September 1973. The name has changed in an attempt to make the publication seem more contemporary. The flag, of modest size, was designed by Daniel J. McCarron. For the first time, the editors have used full-color illustrations throughout the feature section. The cover article concerns a scientific expedition to Mauritania to view a solar eclipse. The author was participant Anne Fadiman '74.


Harvard people, striving: cellist Yo-Yo Ma '76, D.Mus. '91, in 1982, and women's rugby, 1984.


Boy George, 1985. Permission to reproduce Richard Avedon's photograph, which had already been published in Rolling Stone, cost the editors $2,500, a gargantuan sum, half the issue's budget for illustrations. But the photograph seemed just the thing for an article on androgyny. The advertising sales staff contributed half the cost out of their budget because they thought the cover would make Harvard Magazine seem hip and enhance its appeal to advertising space buyers, mostly young. A rare instance of collaboration between commerce and literature.

For years the editors have had an agenda: to champion the cause of rebuilding the tower of Memorial Hall, consumed by fire in 1956. Henry G. Pearson '34 made the argument for restoration undeniably in 1988. In the March 1972 issue, largely devoted to the building at its centennial, the editors published a cut-out model on heavy paper. Readers could construct their own Memorial Halls complete with towers. One reader informed the editors that he had built the model and set the tower aflame.


1994. A new flag, also by Ronald Campbell. The cover article was powerful. Associate editor Janet Hawkins had accompanied Jennifer Harbury, J.D. '78, to a Guatemalan cemetery to witness the exhumation of remains said to be those of Harbury's husband, a missing guerrilla leader. They weren't. Hawkins chronicled Harbury's long search for the truth about what had befallen her husband and how much United States officials knew about it.

- AVAILABLE DATA -

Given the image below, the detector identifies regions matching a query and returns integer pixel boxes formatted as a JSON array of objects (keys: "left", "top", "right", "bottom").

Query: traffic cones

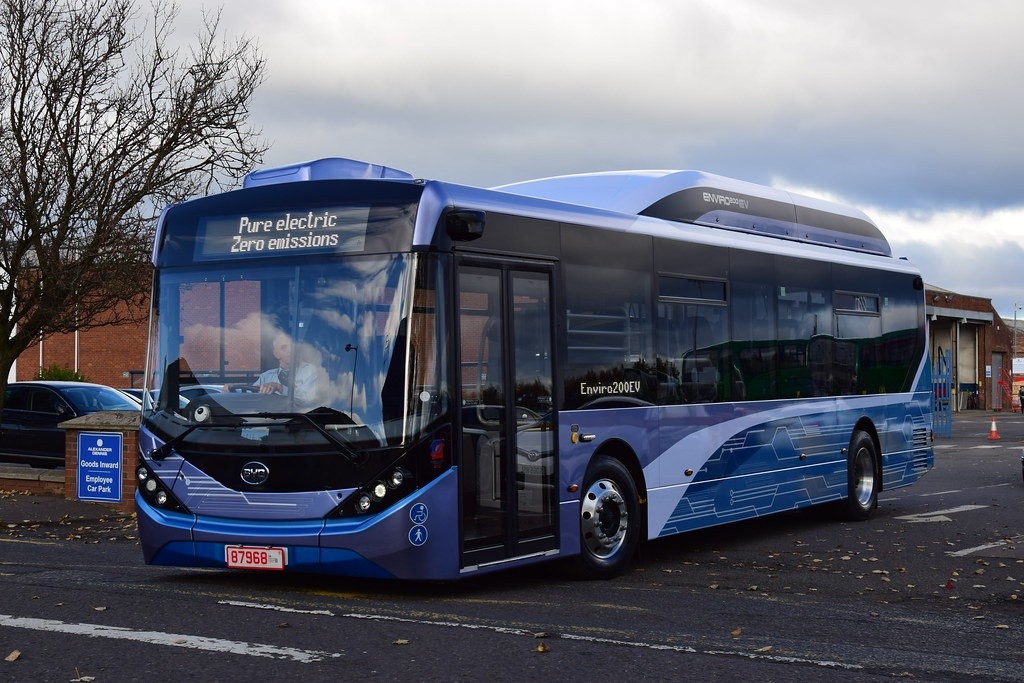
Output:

- TASK REQUIREMENTS -
(A) Rewrite the passage on Harvard Magazine's covers from the words "September 1973. The" through the words "Anne Fadiman '74.", swapping "expedition" for "journey".
(B) Extend the passage on Harvard Magazine's covers beyond its final sentence.

- TASK-BY-TASK OUTPUTS -
(A)
September 1973. The name has changed in an attempt to make the publication seem more contemporary. The flag, of modest size, was designed by Daniel J. McCarron. For the first time, the editors have used full-color illustrations throughout the feature section. The cover article concerns a scientific journey to Mauritania to view a solar eclipse. The author was participant Anne Fadiman '74.

(B)
1996. The combination of images on the cover would not have been attempted before the advent of computer technology. In all its parts, the issue reflects the latest overall redesign, by art director Elaine Bradley. Magazines are organic. Who knows what editors and art directors will get up to in the next century of Harvard Magazines?

A linotype slug sat on the desk of the managing editor of this magazine 30 years ago. It was a flat strip of metal three and a half inches long with raised letters on one edge. The letters spelled--backwards--the words: "Changing even a comma means resetting this entire line at a cost of $1.50." The message was a caution to editors to knock off their incessant fiddling. The slug itself bespoke technology to which they were about to say good-bye.

Type for the magazine had been set on a Linotype machine ever since 1898, when volume one, number one, passed through the press at the Crimson Printing Company. (The first issue emerged at 8:45 p.m.) Otto Mergenthaler had invented the workhorse machine in 1884, and Thomas Edison is said to have called it "the eighth wonder of the world." A compositor sitting at the 90-key keyboard of a Linotype could do four or five times faster what others did when setting type by hand one character at a time, the way Johann Gutenberg had taught them.

Any little boy would love a Linotype machine. Seven feet tall, six feet wide and deep, it had a magazine at its top full of little brass molds, with letters, numbers, and other characters imprinted in them. The compositor tapped the "H" key, and a mold for a capital "H" came down into the guts of the machine; then he tapped "a," and down came a mold for a lowercase "a" and aligned itself next to the "H." And so on. The machine had a bucket of hot metal-- lead, tin, and antimony, at 550 degrees-- around back, which gave the area surrounding a Linotype a good industrial smell. When the compositor had set a line of molds, he caused the bucket to discharge molten metal into them, which quickly cooled, and out of the side of the machine came a slug, a line o' type. Then the molds went by elevator back to the top of the machine and into the magazine, while others descended, with a sound like scurrying mice.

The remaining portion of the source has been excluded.